=== Work to complete ===
Skip every picture, then write out exactly the lines of the listing below from the line that contains "If you consider" through the final line.

_ _ _ _ _ _ _

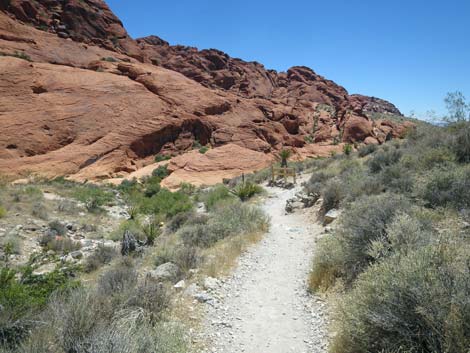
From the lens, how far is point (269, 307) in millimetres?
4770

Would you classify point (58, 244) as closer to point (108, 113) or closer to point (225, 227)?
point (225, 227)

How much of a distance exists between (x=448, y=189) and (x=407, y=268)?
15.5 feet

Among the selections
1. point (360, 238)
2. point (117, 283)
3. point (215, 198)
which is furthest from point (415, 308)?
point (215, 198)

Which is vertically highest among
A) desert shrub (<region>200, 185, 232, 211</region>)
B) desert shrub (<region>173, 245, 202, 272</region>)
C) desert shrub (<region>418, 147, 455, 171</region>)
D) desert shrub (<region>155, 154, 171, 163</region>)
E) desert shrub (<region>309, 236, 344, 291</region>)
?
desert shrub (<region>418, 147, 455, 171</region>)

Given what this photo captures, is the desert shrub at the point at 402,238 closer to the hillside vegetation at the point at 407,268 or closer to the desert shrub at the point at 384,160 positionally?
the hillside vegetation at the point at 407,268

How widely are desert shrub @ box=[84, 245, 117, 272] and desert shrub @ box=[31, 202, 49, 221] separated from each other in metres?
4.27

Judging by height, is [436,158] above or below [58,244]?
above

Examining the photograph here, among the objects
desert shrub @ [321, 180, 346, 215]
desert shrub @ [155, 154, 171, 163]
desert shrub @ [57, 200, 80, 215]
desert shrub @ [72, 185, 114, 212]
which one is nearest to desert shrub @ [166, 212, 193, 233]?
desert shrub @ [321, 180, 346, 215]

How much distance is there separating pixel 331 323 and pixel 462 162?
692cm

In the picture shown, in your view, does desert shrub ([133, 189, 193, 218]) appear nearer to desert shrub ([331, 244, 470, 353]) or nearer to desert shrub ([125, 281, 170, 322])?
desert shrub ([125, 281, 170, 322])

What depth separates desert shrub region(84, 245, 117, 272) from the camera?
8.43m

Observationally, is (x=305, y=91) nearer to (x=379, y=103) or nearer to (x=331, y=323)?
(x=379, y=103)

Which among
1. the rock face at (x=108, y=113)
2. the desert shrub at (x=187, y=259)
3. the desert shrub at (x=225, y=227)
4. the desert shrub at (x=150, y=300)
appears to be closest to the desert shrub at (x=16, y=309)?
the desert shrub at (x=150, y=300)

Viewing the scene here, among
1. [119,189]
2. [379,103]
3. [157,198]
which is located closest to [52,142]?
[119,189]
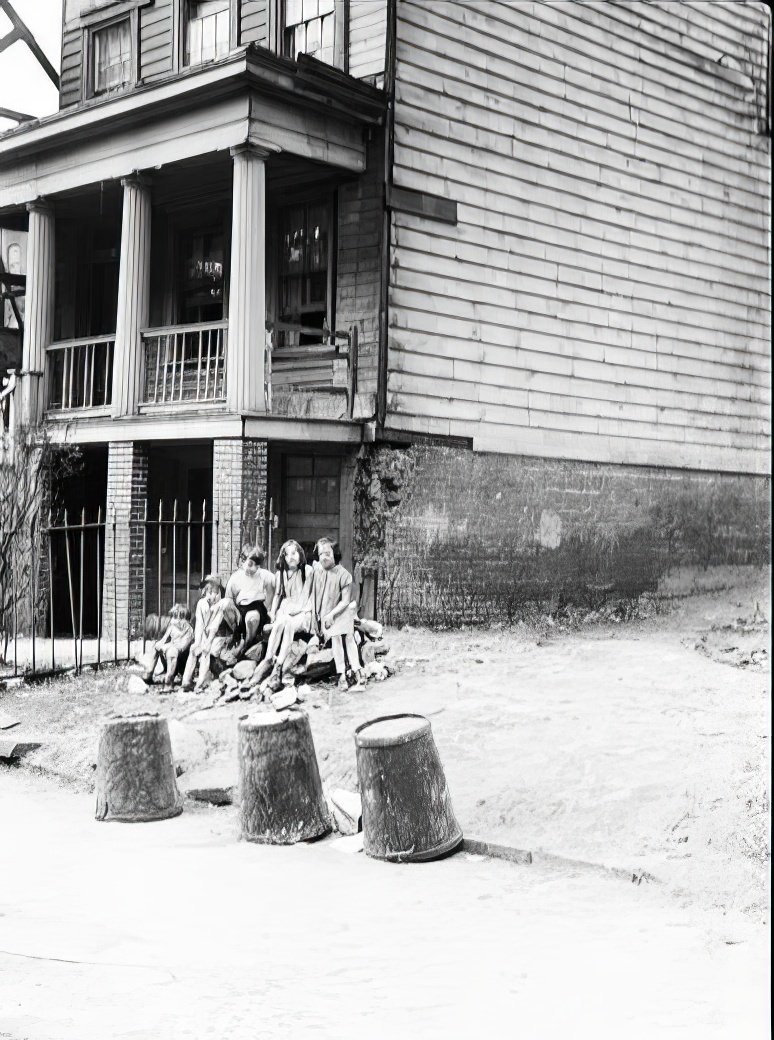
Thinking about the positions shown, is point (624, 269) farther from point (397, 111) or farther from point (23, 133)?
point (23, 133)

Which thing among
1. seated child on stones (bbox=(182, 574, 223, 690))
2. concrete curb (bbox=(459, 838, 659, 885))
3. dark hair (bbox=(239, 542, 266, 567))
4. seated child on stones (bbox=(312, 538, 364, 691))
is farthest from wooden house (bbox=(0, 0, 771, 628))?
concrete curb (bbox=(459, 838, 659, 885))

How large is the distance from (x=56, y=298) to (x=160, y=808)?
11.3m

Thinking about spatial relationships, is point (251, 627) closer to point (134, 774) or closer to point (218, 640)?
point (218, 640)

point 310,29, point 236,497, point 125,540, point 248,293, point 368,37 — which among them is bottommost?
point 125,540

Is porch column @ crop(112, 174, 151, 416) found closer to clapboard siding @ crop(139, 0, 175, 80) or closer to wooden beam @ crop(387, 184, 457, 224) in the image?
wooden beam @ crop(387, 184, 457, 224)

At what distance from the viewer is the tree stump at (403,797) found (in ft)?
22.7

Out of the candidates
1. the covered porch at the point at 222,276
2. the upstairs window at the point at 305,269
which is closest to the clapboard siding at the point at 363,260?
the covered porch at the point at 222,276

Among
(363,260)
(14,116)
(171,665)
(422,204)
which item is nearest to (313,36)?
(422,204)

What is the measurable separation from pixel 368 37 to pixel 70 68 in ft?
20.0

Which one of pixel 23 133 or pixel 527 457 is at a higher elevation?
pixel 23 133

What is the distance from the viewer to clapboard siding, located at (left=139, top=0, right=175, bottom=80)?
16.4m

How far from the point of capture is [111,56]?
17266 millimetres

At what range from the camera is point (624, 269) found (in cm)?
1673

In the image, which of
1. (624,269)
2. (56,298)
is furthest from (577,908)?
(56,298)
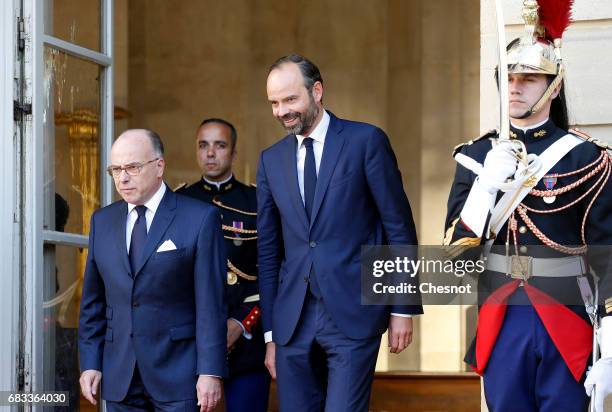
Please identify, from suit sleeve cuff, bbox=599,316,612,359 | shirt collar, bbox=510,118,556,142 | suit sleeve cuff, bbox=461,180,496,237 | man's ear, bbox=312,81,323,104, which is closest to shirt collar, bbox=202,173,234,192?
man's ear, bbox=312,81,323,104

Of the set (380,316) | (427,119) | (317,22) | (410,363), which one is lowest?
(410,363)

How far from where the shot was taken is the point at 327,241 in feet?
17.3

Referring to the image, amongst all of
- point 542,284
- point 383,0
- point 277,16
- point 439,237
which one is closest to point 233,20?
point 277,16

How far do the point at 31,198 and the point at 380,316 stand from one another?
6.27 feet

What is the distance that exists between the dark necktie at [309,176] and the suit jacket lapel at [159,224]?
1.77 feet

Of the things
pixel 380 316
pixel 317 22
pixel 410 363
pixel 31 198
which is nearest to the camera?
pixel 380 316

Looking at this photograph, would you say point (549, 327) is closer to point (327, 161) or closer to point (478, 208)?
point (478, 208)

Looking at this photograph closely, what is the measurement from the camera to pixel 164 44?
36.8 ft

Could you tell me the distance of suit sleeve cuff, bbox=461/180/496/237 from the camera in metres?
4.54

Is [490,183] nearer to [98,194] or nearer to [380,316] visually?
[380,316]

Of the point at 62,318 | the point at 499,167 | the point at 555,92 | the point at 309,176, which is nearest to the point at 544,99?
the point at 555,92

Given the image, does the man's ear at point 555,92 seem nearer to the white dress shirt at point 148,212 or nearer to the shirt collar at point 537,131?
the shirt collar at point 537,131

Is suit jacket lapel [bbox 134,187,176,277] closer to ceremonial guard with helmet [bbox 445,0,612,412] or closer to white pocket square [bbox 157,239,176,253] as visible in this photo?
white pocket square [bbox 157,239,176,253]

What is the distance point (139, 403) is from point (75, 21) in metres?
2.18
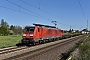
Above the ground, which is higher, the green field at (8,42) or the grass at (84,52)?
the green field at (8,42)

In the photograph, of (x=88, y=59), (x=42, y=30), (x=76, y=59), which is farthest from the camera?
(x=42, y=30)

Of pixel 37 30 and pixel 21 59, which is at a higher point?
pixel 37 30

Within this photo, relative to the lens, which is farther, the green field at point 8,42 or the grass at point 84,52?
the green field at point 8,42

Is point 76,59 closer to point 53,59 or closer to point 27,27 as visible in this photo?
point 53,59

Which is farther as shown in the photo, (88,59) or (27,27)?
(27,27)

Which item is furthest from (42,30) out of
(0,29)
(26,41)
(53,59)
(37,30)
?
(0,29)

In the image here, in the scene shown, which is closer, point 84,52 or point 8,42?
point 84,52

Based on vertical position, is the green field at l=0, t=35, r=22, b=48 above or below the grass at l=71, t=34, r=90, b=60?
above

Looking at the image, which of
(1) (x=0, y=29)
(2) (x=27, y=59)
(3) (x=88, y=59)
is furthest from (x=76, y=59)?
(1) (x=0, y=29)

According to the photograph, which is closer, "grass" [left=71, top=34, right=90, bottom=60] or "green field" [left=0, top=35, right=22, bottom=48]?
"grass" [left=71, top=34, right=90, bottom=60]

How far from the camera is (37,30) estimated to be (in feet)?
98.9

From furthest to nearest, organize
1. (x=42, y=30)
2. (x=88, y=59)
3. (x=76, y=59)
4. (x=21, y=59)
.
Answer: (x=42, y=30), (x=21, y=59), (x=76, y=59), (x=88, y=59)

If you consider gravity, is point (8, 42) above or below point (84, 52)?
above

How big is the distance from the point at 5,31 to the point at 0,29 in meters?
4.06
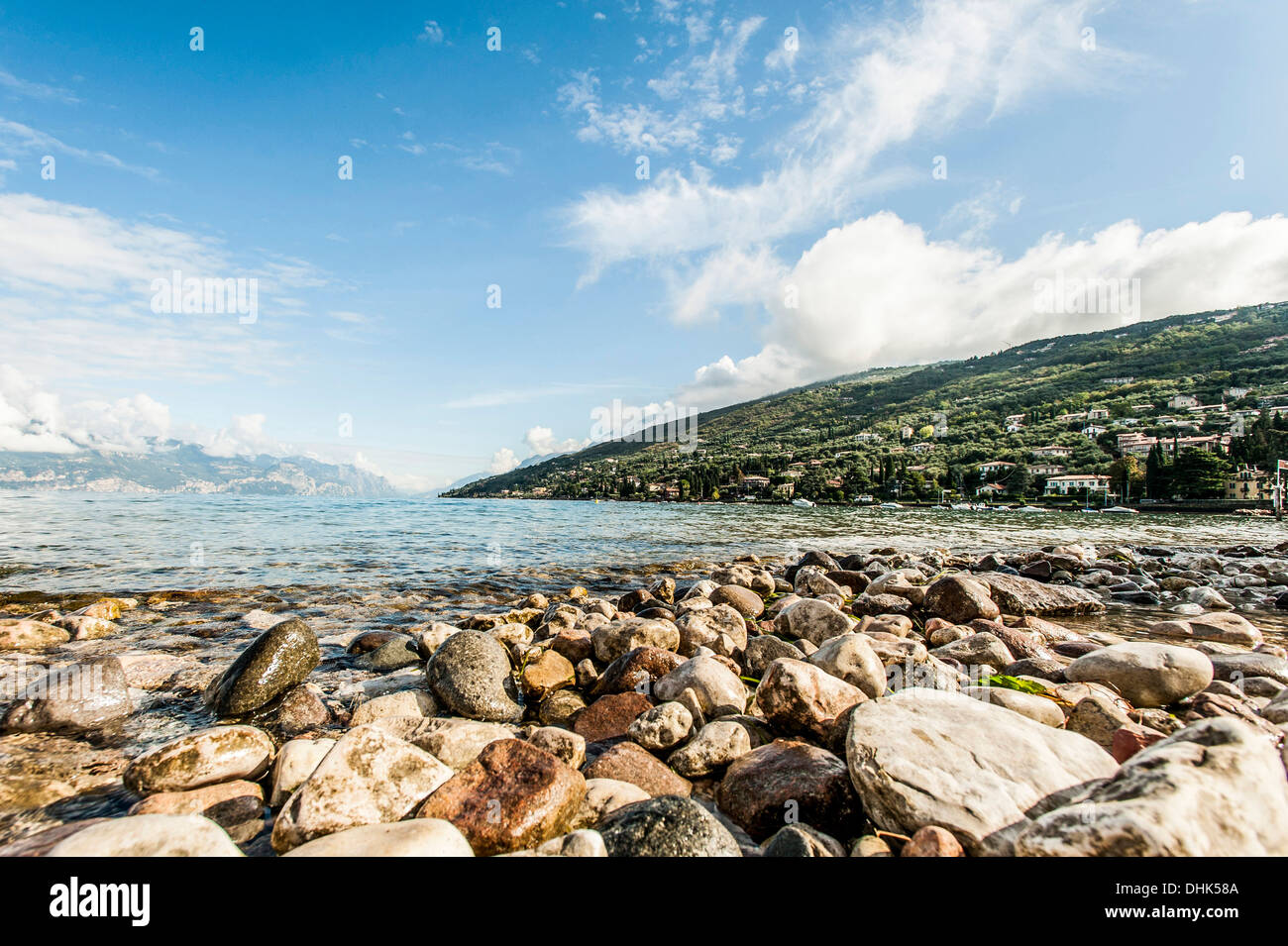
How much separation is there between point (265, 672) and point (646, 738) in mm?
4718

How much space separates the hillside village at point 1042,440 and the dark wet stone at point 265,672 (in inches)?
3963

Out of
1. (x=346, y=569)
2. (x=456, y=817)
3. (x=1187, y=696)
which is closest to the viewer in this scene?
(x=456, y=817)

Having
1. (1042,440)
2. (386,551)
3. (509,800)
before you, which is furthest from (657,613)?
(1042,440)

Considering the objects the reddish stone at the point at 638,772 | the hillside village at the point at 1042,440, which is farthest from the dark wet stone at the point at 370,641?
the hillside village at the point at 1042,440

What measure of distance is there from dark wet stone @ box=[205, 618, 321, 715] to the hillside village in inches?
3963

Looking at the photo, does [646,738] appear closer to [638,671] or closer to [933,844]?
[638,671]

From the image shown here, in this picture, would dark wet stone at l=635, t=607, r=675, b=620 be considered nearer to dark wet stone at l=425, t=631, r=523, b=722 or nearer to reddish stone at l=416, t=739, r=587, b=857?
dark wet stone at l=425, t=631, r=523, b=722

_ _ _ _ _ _ _

=== Solution below ===
If you consider gravity, is point (8, 42) above or below point (84, 52)?
above

How big is the distance from the point at 5,31 to the point at 0,29 in meters?
4.06
How much separation is there between point (265, 672) and point (646, 738) in mm?
4718

How much space separates the hillside village at point 1042,440 and the dark wet stone at point 265,672 (in inches)?
3963

Out of
1. (x=346, y=569)
2. (x=456, y=817)
3. (x=1187, y=696)
which is closest to the viewer in this scene?
(x=456, y=817)

Having
1. (1042,440)
2. (386,551)
3. (509,800)
before you, which is furthest from (657,613)?
(1042,440)

Considering the objects the reddish stone at the point at 638,772 | the hillside village at the point at 1042,440, which is farthest from the dark wet stone at the point at 370,641?
the hillside village at the point at 1042,440

What measure of distance is there from dark wet stone @ box=[205, 618, 321, 715] to the hillside village in inches?
3963

Looking at the photo, does [646,738] appear closer to [638,671] or closer to [933,844]?
[638,671]

From the image shown here, in this picture, would dark wet stone at l=635, t=607, r=675, b=620 be considered nearer to dark wet stone at l=425, t=631, r=523, b=722 or nearer to reddish stone at l=416, t=739, r=587, b=857?
dark wet stone at l=425, t=631, r=523, b=722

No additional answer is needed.